======== Texto dado

Tenemos el mito para reconocernos. Más allá de la memoria, su orfebrería, su selectividad a veces excluyente, el mito nos admite a todos, vivos y muertos, aquellos muertos que vuelven por su gracia a estar con los vivos.

El mito no se relata, nos retrata, no se cuenta, nos cuenta entre los vivos de todos los tiempos. La suya es una manera simple, estremecedora en su claridad. Presencia que ha estado siempre entre nosotros, no inventada, no sustraída del silencio, llamado que habla desde todos los rostros, que resuena incluso cuando no parece haber nadie dispuesto a custodiarlo.

Palabra eterna, linterna para todas las oscuridades que el hombre va sembrando. Oración lúcida, que llama, que nombra. Acaso sea esa su fuerza suprema: su fuego nos llama, nos reclama con nuestro propio nombre y en ese nombre nos deja ser inmortales.

Por ventura el mito está tejido con hilos para el yo y el tú. Su voz es coral, integradora, incluyente. No selecciona, acoge, no distingue, recoge. Su vocablo es un nosotros hecho de todos nosotros. Uno no se pregunta quién es, uno sabe que está ahí, que es considerado por otros, tenido en cuenta siempre.

Esa es su magia y por eso de él se desprende la búsqueda de los poetas. La poesía también es integradora pero tiene que trabajar afanosamente para lograr, quizás por momentos, esa plenitud, naturalidad, facilidad, claridad, que la cadencia mítica realiza sin esfuerzo.

Para nosotros lectores, huérfanos de una voz que sea casa y abrazo, los mitos se deslizan como el aliento, son para el hombre su respiración. Enseñan a compartir el aire, como si el que cada quien respira viniera ya endulzado, amansado, iluminado por el aliento de otros.

Es imposible estar solo, el mito es compañía, comunidad. Es la simplicidad en persona. Por fin no queda nada difícil, nada que interpretar, incluso nada que esperar. En el mito todo es presencia, el único tiempo, un presente sin fisura y sin brechas. Un tiempo que es un punto, la punta del milagro, la puntuación del instante que no se divide ni se reparte. El instante milagro que no se parte si no se comparte.

Estamos cansados de buscar lo que no se da. El futuro existe para seguirnos defraudando. Pero si eso es tan solo el mito que hemos colocado en el vacío dejado por nuestros mitos. La historia es el mito de los huérfanos del tiempo. Solo que a cada momento él regresa, en forma de dios o de voces y rostros y manos. La naturaleza se anima, las formas se llenan de aliento. Una luz que no conocemos se instala entre nosotros y reina.

Esa felicidad existe si insistimos. Con una insistencia que no es laboriosa. Es más bien la facultad de deponer todo esfuerzo y disponer plenamente de nosotros. Acaso  nos asombre poder ser felices. Que la plenitud no sea el reino del casi o del nunca. El mito es un decir sí, un no esforzarse ni cansarse ni sufrir por tenernos. Es lo que se da de una vez, de inmediato, sin cansancio ni acoso.

================
======== Segmento de datos

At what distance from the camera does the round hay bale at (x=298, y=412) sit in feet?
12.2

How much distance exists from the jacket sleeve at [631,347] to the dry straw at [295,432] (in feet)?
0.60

================

Instrucciones de trabajo:
1. Transcriba del texto sobre el mito el fragmento que comienza en "Por ventura el" y termina en "realiza sin esfuerzo.", sin introducir cambios.
2. Enumere las cualidades que, según el texto sobre el mito, la poesía tiene que trabajar afanosamente para lograr y que la cadencia mítica realiza sin esfuerzo.
3. Prosiga el texto sobre el mito a partir de su última oración.

Resultados del ejercicio:
1.
Por ventura el mito está tejido con hilos para el yo y el tú. Su voz es coral, integradora, incluyente. No selecciona, acoge, no distingue, recoge. Su vocablo es un nosotros hecho de todos nosotros. Uno no se pregunta quién es, uno sabe que está ahí, que es considerado por otros, tenido en cuenta siempre.

Esa es su magia y por eso de él se desprende la búsqueda de los poetas. La poesía también es integradora pero tiene que trabajar afanosamente para lograr, quizás por momentos, esa plenitud, naturalidad, facilidad, claridad, que la cadencia mítica realiza sin esfuerzo.

2. plenitud, naturalidad, facilidad, claridad

3.
Creo que, como siempre, no hay una forma más abierta de llegar al mito que conversar. Ese espacio no se compara con nada. El saludo, el silencio que es un preámbulo, las sílabas breves y luminosas, un sí, un tal vez, un de seguro. Entonces todo se da, el mundo se abre, el cielo vibra sobre nosotros.

Conversar, disponerse, abrirse. Los dioses nos piden que tengamos tiempo. Total, somos los hombres quienes nos mantenemos ocupados, concentrados, aferrados a algo. La conversación regala la distensión necesaria. Pienso que es el único milagro, la única esperanza. Ahora que la esperanza parece brotar tan solo de nuestra desesperación.

Cabe preguntar a nuestro interlocutor qué mito recuerda. Que nos cuente algo, que alargue nuestro tiempo en su propio relato. Entre tanto, hablar depone toda intención, desvía nuestra atención hacia lo que realmente importa. El relato de esa voz nos quiere distraídos, mansos, dulces hasta la servicialidad y los sueños.

Lo que pasa entonces es que desaparece la muerte. La conversación es la puerta que lleva a la eternidad. Más inocente que el amor, más desnuda que la amistad, más confiable que la soledad. Un caminar juntos, un saludar, un despedirse.

El mito es la conciencia de nuestra propia conciencia. Sabemos quiénes somos, sentimos de nuevo el llamado y la casa está abierta, de par en par, con puertas amigables que no debieron juntarse nunca.

Queda algo, hay cosas, todo está alineado y perfecto. De pronto se interrumpen en nosotros las facultades apremiantes de la distinción y la medida. El mito nos deja entrar en lo inmenso, lo inconmensurable, lo eterno. Desaparecida toda confusión, depuesta la pasión, aquietada la angustia, todo juega con todo.

Lo que importa, lo que realmente cuenta, es que podamos, cuando parece que no queda sino la uña del poder, salvar la vida de muchos. El mito permite reducir a la muerte. Rescatar a los hombres, devolverlos a la pradera y el viento.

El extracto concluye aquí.